WHAT THE EXERCISE ASKS
Please reproduce all of the records below word for word.

Spatial reasoning question data:
◇ ◇ ◇ ◇
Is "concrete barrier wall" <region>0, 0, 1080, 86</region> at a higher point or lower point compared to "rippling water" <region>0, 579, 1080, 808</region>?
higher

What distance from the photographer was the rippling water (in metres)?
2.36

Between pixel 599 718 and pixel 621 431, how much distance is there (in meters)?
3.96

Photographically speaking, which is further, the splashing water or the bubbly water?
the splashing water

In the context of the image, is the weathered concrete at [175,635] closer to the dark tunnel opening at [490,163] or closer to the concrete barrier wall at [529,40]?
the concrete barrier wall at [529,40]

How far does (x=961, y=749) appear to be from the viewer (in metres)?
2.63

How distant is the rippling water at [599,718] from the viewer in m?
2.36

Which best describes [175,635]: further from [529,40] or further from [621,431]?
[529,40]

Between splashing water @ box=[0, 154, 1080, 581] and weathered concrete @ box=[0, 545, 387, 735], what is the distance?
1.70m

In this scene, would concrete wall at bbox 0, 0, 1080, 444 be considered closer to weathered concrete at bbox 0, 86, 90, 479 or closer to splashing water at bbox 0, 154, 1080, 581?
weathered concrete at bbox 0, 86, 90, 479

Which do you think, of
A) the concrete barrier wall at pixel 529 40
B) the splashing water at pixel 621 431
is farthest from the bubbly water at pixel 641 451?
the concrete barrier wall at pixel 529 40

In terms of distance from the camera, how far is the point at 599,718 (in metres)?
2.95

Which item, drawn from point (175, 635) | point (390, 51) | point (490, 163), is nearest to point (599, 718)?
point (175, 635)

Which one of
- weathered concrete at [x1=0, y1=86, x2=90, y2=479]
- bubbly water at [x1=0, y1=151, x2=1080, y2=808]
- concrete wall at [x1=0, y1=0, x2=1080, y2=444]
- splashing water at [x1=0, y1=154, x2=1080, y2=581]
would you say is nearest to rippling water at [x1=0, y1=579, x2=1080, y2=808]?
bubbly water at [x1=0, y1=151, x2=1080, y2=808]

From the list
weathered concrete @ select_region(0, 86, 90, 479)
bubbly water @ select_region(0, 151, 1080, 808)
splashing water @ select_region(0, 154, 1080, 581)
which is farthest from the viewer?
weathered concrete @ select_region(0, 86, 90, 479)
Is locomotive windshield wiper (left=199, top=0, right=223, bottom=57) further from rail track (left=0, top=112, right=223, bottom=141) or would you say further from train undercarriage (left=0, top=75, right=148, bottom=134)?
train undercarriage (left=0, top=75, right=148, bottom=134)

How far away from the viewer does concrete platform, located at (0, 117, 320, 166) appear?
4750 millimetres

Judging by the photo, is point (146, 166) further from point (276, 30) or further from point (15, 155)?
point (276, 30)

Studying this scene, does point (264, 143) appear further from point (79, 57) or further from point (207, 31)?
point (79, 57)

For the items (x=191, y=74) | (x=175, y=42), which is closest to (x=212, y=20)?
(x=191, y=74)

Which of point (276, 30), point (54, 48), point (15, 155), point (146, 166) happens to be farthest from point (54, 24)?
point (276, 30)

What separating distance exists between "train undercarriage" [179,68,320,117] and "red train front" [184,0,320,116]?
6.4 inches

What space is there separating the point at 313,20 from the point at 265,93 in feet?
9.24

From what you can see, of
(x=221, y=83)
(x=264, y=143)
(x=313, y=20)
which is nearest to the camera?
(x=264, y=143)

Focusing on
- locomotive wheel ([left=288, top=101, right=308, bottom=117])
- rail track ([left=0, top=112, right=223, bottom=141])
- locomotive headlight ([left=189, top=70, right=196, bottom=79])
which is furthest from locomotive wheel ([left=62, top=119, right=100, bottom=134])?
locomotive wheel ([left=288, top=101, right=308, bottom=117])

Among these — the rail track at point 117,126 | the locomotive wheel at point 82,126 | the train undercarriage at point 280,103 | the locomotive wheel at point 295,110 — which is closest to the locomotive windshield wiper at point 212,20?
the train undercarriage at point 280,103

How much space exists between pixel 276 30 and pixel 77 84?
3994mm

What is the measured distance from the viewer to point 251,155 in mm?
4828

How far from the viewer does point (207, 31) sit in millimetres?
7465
◇ ◇ ◇ ◇
ANSWER TO THIS EXERCISE
Is "concrete barrier wall" <region>0, 0, 1080, 86</region> at a higher point or lower point compared to "rippling water" <region>0, 579, 1080, 808</region>?
higher

What distance from the photographer was the rippling water (in metres)?
2.36

Between pixel 599 718 and pixel 621 431, how much distance is there (in meters)?
3.96

Photographically speaking, which is further, the splashing water or the bubbly water?
the splashing water

In the context of the image, is the weathered concrete at [175,635] closer to the dark tunnel opening at [490,163] or closer to the concrete barrier wall at [529,40]?
the concrete barrier wall at [529,40]

How far does (x=961, y=749) appear to be from the viewer (in metres)?
2.63

How distant is the rippling water at [599,718] from the viewer in m?
2.36

Which best describes [175,635]: further from [529,40] or further from [621,431]?
[529,40]

Between splashing water @ box=[0, 154, 1080, 581] and weathered concrete @ box=[0, 545, 387, 735], what is the distance?
1.70m

In this scene, would concrete wall at bbox 0, 0, 1080, 444 be considered closer to weathered concrete at bbox 0, 86, 90, 479 or closer to splashing water at bbox 0, 154, 1080, 581?
weathered concrete at bbox 0, 86, 90, 479

Which do you think, of
A) the concrete barrier wall at pixel 529 40
B) the splashing water at pixel 621 431
is farthest from the bubbly water at pixel 641 451?
the concrete barrier wall at pixel 529 40

In terms of distance from the camera, how far is the point at 599,718 (in metres)?
2.95

Which item, drawn from point (175, 635) | point (390, 51) | point (490, 163), is nearest to point (599, 718)?
point (175, 635)

Which one of
- weathered concrete at [x1=0, y1=86, x2=90, y2=479]
- bubbly water at [x1=0, y1=151, x2=1080, y2=808]
- concrete wall at [x1=0, y1=0, x2=1080, y2=444]
- splashing water at [x1=0, y1=154, x2=1080, y2=581]
would you say is nearest to rippling water at [x1=0, y1=579, x2=1080, y2=808]?
bubbly water at [x1=0, y1=151, x2=1080, y2=808]

From the list
weathered concrete @ select_region(0, 86, 90, 479)
bubbly water @ select_region(0, 151, 1080, 808)
splashing water @ select_region(0, 154, 1080, 581)
which is farthest from the viewer?
weathered concrete @ select_region(0, 86, 90, 479)
Is locomotive windshield wiper (left=199, top=0, right=223, bottom=57) further from rail track (left=0, top=112, right=223, bottom=141) or would you say further from train undercarriage (left=0, top=75, right=148, bottom=134)?
train undercarriage (left=0, top=75, right=148, bottom=134)

How far away from the viewer does concrete platform, located at (0, 117, 320, 166) appear?
4750 millimetres

Judging by the photo, is point (146, 166) further from point (276, 30) or further from point (15, 155)?
point (276, 30)

Studying this scene, does point (264, 143) appear further from point (79, 57) or further from point (207, 31)?
point (79, 57)

For the items (x=191, y=74) | (x=175, y=42), which is closest to (x=212, y=20)?
(x=191, y=74)

Which of point (276, 30), point (54, 48), point (15, 155), point (146, 166) happens to be farthest from point (54, 24)?
point (276, 30)

What separating distance exists between "train undercarriage" [179,68,320,117] and "red train front" [184,0,320,116]?
6.4 inches

What space is there separating the point at 313,20 from the point at 265,93 in feet?
9.24

From what you can see, of
(x=221, y=83)
(x=264, y=143)
(x=313, y=20)
which is nearest to the camera?
(x=264, y=143)

Focusing on
- locomotive wheel ([left=288, top=101, right=308, bottom=117])
- rail track ([left=0, top=112, right=223, bottom=141])
- locomotive headlight ([left=189, top=70, right=196, bottom=79])
which is furthest from locomotive wheel ([left=62, top=119, right=100, bottom=134])?
locomotive wheel ([left=288, top=101, right=308, bottom=117])

Among these — the rail track at point 117,126 | the locomotive wheel at point 82,126 | the train undercarriage at point 280,103 | the locomotive wheel at point 295,110 — which is closest to the locomotive windshield wiper at point 212,20?
the train undercarriage at point 280,103

How much space exists between pixel 276 30 and pixel 77 84?
3994mm

What is the measured distance from the viewer to point 251,155 in mm?
4828

How far from the viewer does point (207, 31) sit in millimetres?
7465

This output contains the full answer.